SOURCE TEXT:
* * * *
P(-1 < X < 1) = 0.6827

Task 1: Your First Normal Distribution

⏱️ Estimated time: 6 minutes

Let’s say human heights follow a normal distribution with mean = 68 inches and standard deviation = 4 inches.

Copy the code and try it on your own!

Step 1: Create this distribution

# Heights distribution
mean_height = ___  # Fill in: 68
std_height = ___   # Fill in: 4

heights = stats.norm(loc=___, scale=___)

print(f"Mean height: {heights.mean()} inches")
print(f"Standard deviation: {heights.std()} inches")

Step 2: Calculate some probabilities

# a) What's the probability someone is taller than 72 inches (6 feet)?
prob_tall = 1 - heights.cdf(___)  # Fill in: 72
print(f"P(height > 72 inches) = {prob_tall:.4f}")

# b) What's the probability someone is between 64 and 72 inches?
prob_between = heights.cdf(___) - heights.cdf(___)  # Fill in both values
print(f"P(64 < height < 72) = {prob_between:.4f}")

# c) What height is at the 90th percentile? (90% of people are shorter)
height_90th = heights.ppf(___)  # ppf = "percent point function" (inverse of cdf)
print(f"90th percentile height: {height_90th:.2f} inches")

Step 3: Make a visualization

# Plot the height distribution
x = np.linspace(50, 86, 1000)
y = heights.pdf(x)

plt.figure(figsize=(10, 6))
plt.plot(x, y, 'b-', linewidth=2)
plt.fill_between(x, y, alpha=0.3, color='lightgreen')
plt.title('Human Heights Distribution')
plt.xlabel('Height (inches)')
plt.ylabel('Density')
plt.axvline(mean_height, color='red', linestyle='--', linewidth=2, 
           label=f'Mean = {mean_height} inches')
plt.legend()
plt.grid(True, alpha=0.3)
plt.show()

The 68-95-99.7 Rule

This rule (also called the empirical rule) describes how data are distributed in a normal distribution:

About 68% of observations fall within one standard deviation of the mean (\(\mu \pm 1\sigma\)).
About 95% lie within two standard deviations (\(\mu \pm 2\sigma\)).
Nearly 99.7% lie within three standard deviations (\(\mu \pm 3\sigma\)).

In practice, this gives a quick way to gauge how “typical” a value is: if a point lies beyond \(\pm 2\sigma\), it’s already in the outer 5% and might be considered unusual or an outlier.

# The 68-95-99.7 rule for standard normal
mean, std = 0, 1

prob_68 = stats.norm.cdf(1) - stats.norm.cdf(-1)  # Within 1 std dev
prob_95 = stats.norm.cdf(2) - stats.norm.cdf(-2)  # Within 2 std devs
prob_997 = stats.norm.cdf(3) - stats.norm.cdf(-3) # Within 3 std devs

print("The 68-95-99.7 Rule:")
* * * *
PROVIDED MATERIAL:
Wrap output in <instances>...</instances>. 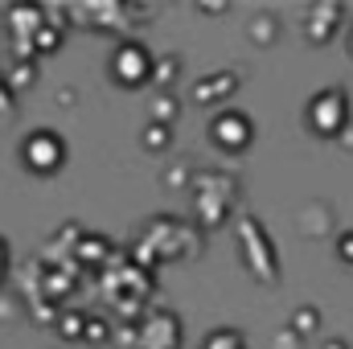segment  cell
<instances>
[{
    "label": "cell",
    "mask_w": 353,
    "mask_h": 349,
    "mask_svg": "<svg viewBox=\"0 0 353 349\" xmlns=\"http://www.w3.org/2000/svg\"><path fill=\"white\" fill-rule=\"evenodd\" d=\"M210 140H214L218 152L239 157V152H247V148L255 144V119H251L247 111L226 107V111H218V115L210 119Z\"/></svg>",
    "instance_id": "4"
},
{
    "label": "cell",
    "mask_w": 353,
    "mask_h": 349,
    "mask_svg": "<svg viewBox=\"0 0 353 349\" xmlns=\"http://www.w3.org/2000/svg\"><path fill=\"white\" fill-rule=\"evenodd\" d=\"M243 243H247V251H251V255H259L251 271H255V275H263V279H275V275H279V267H275V251L267 247V239H263V230H259V222H255V218H247V222H243Z\"/></svg>",
    "instance_id": "5"
},
{
    "label": "cell",
    "mask_w": 353,
    "mask_h": 349,
    "mask_svg": "<svg viewBox=\"0 0 353 349\" xmlns=\"http://www.w3.org/2000/svg\"><path fill=\"white\" fill-rule=\"evenodd\" d=\"M201 349H247V337L239 329H214V333H205Z\"/></svg>",
    "instance_id": "7"
},
{
    "label": "cell",
    "mask_w": 353,
    "mask_h": 349,
    "mask_svg": "<svg viewBox=\"0 0 353 349\" xmlns=\"http://www.w3.org/2000/svg\"><path fill=\"white\" fill-rule=\"evenodd\" d=\"M33 41H37V50H41V54H50V50L58 46V29H54V25H41V29L33 33Z\"/></svg>",
    "instance_id": "11"
},
{
    "label": "cell",
    "mask_w": 353,
    "mask_h": 349,
    "mask_svg": "<svg viewBox=\"0 0 353 349\" xmlns=\"http://www.w3.org/2000/svg\"><path fill=\"white\" fill-rule=\"evenodd\" d=\"M304 123H308L316 136H325V140L341 136V132L350 128V94L341 87L316 90V94L308 99V107H304Z\"/></svg>",
    "instance_id": "2"
},
{
    "label": "cell",
    "mask_w": 353,
    "mask_h": 349,
    "mask_svg": "<svg viewBox=\"0 0 353 349\" xmlns=\"http://www.w3.org/2000/svg\"><path fill=\"white\" fill-rule=\"evenodd\" d=\"M292 325H296V333H312V329L321 325V312H316V308H300V312L292 317Z\"/></svg>",
    "instance_id": "9"
},
{
    "label": "cell",
    "mask_w": 353,
    "mask_h": 349,
    "mask_svg": "<svg viewBox=\"0 0 353 349\" xmlns=\"http://www.w3.org/2000/svg\"><path fill=\"white\" fill-rule=\"evenodd\" d=\"M111 79L128 90H140L144 83L157 79V58L144 41H119V50L111 54Z\"/></svg>",
    "instance_id": "3"
},
{
    "label": "cell",
    "mask_w": 353,
    "mask_h": 349,
    "mask_svg": "<svg viewBox=\"0 0 353 349\" xmlns=\"http://www.w3.org/2000/svg\"><path fill=\"white\" fill-rule=\"evenodd\" d=\"M4 263H8V247H4V239H0V275H4Z\"/></svg>",
    "instance_id": "13"
},
{
    "label": "cell",
    "mask_w": 353,
    "mask_h": 349,
    "mask_svg": "<svg viewBox=\"0 0 353 349\" xmlns=\"http://www.w3.org/2000/svg\"><path fill=\"white\" fill-rule=\"evenodd\" d=\"M325 349H350V346H345V341H329Z\"/></svg>",
    "instance_id": "14"
},
{
    "label": "cell",
    "mask_w": 353,
    "mask_h": 349,
    "mask_svg": "<svg viewBox=\"0 0 353 349\" xmlns=\"http://www.w3.org/2000/svg\"><path fill=\"white\" fill-rule=\"evenodd\" d=\"M173 111H176V103L169 99V94L152 99V115H157V123H173Z\"/></svg>",
    "instance_id": "10"
},
{
    "label": "cell",
    "mask_w": 353,
    "mask_h": 349,
    "mask_svg": "<svg viewBox=\"0 0 353 349\" xmlns=\"http://www.w3.org/2000/svg\"><path fill=\"white\" fill-rule=\"evenodd\" d=\"M234 87H239V74H226V70H222V74L201 79V83L193 87V99H197V103H214V99H222V90L230 94Z\"/></svg>",
    "instance_id": "6"
},
{
    "label": "cell",
    "mask_w": 353,
    "mask_h": 349,
    "mask_svg": "<svg viewBox=\"0 0 353 349\" xmlns=\"http://www.w3.org/2000/svg\"><path fill=\"white\" fill-rule=\"evenodd\" d=\"M66 157H70V148H66V140H62L54 128H33V132L21 140V165L37 177L62 173V169H66Z\"/></svg>",
    "instance_id": "1"
},
{
    "label": "cell",
    "mask_w": 353,
    "mask_h": 349,
    "mask_svg": "<svg viewBox=\"0 0 353 349\" xmlns=\"http://www.w3.org/2000/svg\"><path fill=\"white\" fill-rule=\"evenodd\" d=\"M337 255L345 263H353V235H341V239H337Z\"/></svg>",
    "instance_id": "12"
},
{
    "label": "cell",
    "mask_w": 353,
    "mask_h": 349,
    "mask_svg": "<svg viewBox=\"0 0 353 349\" xmlns=\"http://www.w3.org/2000/svg\"><path fill=\"white\" fill-rule=\"evenodd\" d=\"M169 140H173V128L152 119V123H148V132H144V144H148V148H165Z\"/></svg>",
    "instance_id": "8"
}]
</instances>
* * * *
GIVEN REQUEST:
Carry on the normal distribution tutorial from the point where it stops.

EXERCISE OUTPUT:
print(f"• About {prob_68:.1%} of data is within 1 standard deviation")
print(f"• About {prob_95:.1%} of data is within 2 standard deviations") 
print(f"• About {prob_997:.1%} of data is within 3 standard deviations")

# Visualize the rule
x = np.linspace(-4, 4, 1000)
y = stats.norm.pdf(x)

fig, axes = plt.subplots(1, 3, figsize=(15, 4))

# 68% (1 std dev)
axes[0].plot(x, y, 'b-', linewidth=2)
x1 = x[(x >= -1) & (x <= 1)]
axes[0].fill_between(x1, stats.norm.pdf(x1), alpha=0.5, color='green')
axes[0].set_title('68% within 1 σ')
axes[0].axvline(-1, color='red', linestyle='--')
axes[0].axvline(1, color='red', linestyle='--')

# 95% (2 std devs)
axes[1].plot(x, y, 'b-', linewidth=2)
x2 = x[(x >= -2) & (x <= 2)]
axes[1].fill_between(x2, stats.norm.pdf(x2), alpha=0.5, color='orange')
axes[1].set_title('95% within 2 σ')
axes[1].axvline(-2, color='red', linestyle='--')
axes[1].axvline(2, color='red', linestyle='--')

# 99.7% (3 std devs)
axes[2].plot(x, y, 'b-', linewidth=2)
x3 = x[(x >= -3) & (x <= 3)]
axes[2].fill_between(x3, stats.norm.pdf(x3), alpha=0.5, color='purple')
axes[2].set_title('99.7% within 3 σ')
axes[2].axvline(-3, color='red', linestyle='--')
axes[2].axvline(3, color='red', linestyle='--')

for ax in axes:
    ax.set_ylim(0, 0.45)
    ax.grid(True, alpha=0.3)

plt.tight_layout()
plt.show()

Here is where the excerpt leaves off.